-- START OF MATERIAL SUPPLIED --

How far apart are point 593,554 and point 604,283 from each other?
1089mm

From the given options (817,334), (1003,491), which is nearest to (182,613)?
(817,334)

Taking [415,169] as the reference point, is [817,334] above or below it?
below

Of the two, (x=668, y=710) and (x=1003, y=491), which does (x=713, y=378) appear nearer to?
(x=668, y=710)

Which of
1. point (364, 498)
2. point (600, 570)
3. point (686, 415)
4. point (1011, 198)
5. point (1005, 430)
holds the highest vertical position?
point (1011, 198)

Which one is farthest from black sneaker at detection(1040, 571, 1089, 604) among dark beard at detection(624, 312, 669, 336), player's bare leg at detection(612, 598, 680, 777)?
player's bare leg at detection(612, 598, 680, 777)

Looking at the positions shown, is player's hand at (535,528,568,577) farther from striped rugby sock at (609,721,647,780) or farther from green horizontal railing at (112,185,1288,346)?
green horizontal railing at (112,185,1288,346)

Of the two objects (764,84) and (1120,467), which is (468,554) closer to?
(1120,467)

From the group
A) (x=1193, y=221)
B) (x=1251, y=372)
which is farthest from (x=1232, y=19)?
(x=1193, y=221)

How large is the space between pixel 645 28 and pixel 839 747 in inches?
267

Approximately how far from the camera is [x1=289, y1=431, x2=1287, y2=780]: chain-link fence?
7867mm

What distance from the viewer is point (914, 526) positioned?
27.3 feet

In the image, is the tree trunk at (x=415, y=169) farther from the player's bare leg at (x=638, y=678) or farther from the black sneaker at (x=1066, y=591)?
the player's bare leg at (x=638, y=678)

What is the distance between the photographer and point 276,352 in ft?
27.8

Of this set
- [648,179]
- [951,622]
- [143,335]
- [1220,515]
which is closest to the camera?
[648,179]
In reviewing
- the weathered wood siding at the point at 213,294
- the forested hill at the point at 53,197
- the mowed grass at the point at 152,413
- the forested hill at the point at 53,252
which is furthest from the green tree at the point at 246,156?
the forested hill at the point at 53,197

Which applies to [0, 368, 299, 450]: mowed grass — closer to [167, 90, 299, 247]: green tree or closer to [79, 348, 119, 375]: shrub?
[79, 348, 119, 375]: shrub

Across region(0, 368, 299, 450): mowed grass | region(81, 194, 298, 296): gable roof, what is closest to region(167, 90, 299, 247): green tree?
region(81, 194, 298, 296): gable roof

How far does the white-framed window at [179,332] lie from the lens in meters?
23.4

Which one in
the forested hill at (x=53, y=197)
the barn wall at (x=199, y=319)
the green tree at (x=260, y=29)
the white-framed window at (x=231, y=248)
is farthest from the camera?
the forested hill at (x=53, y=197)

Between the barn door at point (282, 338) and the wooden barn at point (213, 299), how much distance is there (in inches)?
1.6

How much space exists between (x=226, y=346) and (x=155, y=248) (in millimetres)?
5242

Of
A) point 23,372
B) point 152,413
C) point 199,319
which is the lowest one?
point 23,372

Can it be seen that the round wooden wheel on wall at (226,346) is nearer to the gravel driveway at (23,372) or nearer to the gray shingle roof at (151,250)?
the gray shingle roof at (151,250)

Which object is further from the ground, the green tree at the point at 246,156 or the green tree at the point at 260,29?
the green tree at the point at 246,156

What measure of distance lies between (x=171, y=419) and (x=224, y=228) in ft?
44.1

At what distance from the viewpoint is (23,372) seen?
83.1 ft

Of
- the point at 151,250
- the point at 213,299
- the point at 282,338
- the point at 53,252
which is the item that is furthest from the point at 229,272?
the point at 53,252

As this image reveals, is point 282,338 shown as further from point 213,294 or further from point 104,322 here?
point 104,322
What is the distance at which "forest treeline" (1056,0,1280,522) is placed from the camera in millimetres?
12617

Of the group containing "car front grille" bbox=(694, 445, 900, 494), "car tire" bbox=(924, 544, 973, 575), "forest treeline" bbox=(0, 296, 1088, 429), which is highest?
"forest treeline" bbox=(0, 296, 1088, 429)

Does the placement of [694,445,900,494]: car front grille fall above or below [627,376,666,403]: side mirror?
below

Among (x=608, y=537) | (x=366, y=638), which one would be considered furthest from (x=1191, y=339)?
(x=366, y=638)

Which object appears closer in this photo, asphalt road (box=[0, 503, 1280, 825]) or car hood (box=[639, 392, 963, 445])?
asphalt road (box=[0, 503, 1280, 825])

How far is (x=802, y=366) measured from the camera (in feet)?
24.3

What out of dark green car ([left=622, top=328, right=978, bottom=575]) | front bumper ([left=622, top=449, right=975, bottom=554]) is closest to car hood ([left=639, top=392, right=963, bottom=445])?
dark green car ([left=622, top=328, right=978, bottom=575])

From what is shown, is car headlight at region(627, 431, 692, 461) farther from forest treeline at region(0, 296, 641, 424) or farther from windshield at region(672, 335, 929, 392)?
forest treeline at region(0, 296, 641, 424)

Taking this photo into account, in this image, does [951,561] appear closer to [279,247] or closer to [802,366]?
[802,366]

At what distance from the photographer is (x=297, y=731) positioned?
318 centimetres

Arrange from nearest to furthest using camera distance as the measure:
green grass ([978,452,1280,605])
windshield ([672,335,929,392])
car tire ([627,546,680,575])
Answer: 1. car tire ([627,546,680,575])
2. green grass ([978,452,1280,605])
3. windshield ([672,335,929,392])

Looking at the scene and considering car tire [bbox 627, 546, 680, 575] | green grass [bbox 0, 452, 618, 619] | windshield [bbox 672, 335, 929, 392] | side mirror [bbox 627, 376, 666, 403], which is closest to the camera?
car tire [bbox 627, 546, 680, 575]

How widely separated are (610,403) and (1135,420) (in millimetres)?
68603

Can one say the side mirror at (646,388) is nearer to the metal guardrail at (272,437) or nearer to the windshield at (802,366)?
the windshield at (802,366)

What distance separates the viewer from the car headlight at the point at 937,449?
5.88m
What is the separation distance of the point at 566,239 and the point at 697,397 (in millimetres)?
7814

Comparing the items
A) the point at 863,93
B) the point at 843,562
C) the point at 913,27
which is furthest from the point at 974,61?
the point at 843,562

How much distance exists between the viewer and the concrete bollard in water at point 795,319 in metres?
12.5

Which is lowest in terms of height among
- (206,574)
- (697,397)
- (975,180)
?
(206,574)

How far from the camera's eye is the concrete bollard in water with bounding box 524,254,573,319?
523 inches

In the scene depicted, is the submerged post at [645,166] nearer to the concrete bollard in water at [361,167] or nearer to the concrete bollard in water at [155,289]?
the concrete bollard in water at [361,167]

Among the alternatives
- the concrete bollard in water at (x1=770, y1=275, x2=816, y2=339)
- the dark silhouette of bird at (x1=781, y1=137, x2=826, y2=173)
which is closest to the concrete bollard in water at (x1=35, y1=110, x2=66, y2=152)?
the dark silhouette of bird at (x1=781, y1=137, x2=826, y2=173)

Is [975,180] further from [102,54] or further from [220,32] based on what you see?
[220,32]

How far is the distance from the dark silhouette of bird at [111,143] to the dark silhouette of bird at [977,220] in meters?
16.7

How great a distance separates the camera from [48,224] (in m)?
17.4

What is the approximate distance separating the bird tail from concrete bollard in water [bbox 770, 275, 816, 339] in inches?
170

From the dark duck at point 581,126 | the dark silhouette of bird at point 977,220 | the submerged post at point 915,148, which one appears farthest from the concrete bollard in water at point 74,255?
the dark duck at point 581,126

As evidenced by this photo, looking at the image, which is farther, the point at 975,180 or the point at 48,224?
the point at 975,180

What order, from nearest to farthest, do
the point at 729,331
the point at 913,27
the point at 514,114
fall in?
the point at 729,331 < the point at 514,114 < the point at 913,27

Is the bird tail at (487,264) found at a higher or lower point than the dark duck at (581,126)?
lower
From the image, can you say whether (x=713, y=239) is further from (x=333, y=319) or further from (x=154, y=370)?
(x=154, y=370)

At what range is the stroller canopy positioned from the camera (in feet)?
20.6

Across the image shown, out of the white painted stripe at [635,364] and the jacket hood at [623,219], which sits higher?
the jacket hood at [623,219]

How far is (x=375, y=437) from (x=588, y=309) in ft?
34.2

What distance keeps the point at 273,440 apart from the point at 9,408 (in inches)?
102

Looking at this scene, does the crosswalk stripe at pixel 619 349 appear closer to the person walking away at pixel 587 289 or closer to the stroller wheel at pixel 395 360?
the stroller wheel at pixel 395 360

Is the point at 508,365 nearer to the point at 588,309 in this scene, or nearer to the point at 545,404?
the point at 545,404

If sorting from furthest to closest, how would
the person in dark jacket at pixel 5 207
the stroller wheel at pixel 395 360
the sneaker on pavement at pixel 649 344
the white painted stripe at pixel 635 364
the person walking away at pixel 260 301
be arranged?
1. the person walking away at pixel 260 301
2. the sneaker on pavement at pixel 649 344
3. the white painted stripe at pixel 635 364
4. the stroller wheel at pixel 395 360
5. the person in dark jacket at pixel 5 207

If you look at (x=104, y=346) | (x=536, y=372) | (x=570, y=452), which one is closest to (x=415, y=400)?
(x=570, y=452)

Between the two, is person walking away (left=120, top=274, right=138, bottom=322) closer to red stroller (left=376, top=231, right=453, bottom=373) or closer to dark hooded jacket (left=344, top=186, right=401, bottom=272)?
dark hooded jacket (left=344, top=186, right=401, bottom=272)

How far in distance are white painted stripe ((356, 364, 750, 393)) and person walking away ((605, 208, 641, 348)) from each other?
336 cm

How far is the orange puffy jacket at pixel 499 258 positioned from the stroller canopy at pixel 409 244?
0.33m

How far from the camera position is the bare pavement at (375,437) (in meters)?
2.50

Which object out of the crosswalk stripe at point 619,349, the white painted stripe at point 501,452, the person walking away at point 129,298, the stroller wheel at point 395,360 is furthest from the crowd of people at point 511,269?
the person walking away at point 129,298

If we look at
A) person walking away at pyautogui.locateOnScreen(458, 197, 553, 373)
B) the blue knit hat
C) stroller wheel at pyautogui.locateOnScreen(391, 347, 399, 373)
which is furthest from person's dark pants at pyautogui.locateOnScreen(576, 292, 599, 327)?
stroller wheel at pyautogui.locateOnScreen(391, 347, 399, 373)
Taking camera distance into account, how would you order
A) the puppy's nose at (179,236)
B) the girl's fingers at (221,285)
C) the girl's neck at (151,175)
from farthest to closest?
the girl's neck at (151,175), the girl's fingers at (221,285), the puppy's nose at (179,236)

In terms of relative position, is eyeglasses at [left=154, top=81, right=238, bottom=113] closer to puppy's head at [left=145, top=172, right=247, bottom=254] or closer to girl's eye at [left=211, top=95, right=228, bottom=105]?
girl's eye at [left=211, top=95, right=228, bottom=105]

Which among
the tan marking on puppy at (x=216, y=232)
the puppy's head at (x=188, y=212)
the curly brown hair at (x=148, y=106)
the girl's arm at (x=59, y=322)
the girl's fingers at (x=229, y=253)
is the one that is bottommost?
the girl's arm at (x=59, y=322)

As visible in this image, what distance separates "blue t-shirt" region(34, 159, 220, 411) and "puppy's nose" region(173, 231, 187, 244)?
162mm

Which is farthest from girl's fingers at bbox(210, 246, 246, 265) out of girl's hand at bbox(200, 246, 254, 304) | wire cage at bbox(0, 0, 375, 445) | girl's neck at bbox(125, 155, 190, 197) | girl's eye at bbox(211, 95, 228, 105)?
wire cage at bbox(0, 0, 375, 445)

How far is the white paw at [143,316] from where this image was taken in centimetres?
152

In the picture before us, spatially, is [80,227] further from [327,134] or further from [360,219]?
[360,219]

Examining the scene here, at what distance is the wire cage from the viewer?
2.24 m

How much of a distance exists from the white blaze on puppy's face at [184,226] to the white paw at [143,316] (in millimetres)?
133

-- END OF MATERIAL SUPPLIED --

**WHAT TO DO**. What are the lines from the one with "Which among" through the last line of the records above? Quote them exactly and add nothing.

**FULL RESPONSE**.
Which among
the tan marking on puppy at (x=216, y=232)
the puppy's head at (x=188, y=212)
the curly brown hair at (x=148, y=106)
the girl's arm at (x=59, y=322)
the girl's fingers at (x=229, y=253)
is the one that is bottommost?
the girl's arm at (x=59, y=322)

As visible in this image, what distance separates "blue t-shirt" region(34, 159, 220, 411) and "puppy's nose" region(173, 231, 187, 244)?
162mm

Which is farthest from girl's fingers at bbox(210, 246, 246, 265) out of girl's hand at bbox(200, 246, 254, 304) | wire cage at bbox(0, 0, 375, 445) | girl's neck at bbox(125, 155, 190, 197) | girl's eye at bbox(211, 95, 228, 105)?
wire cage at bbox(0, 0, 375, 445)

How far is the white paw at [143,316] from where this image was taken in centimetres?
152

In the picture before us, spatially, is [80,227] further from [327,134] or further from [360,219]?
[360,219]

Examining the scene here, at what distance is the wire cage from the viewer?
2.24 m

How much of a distance exists from the white blaze on puppy's face at [184,226] to the white paw at [143,316] (in millimetres)?
133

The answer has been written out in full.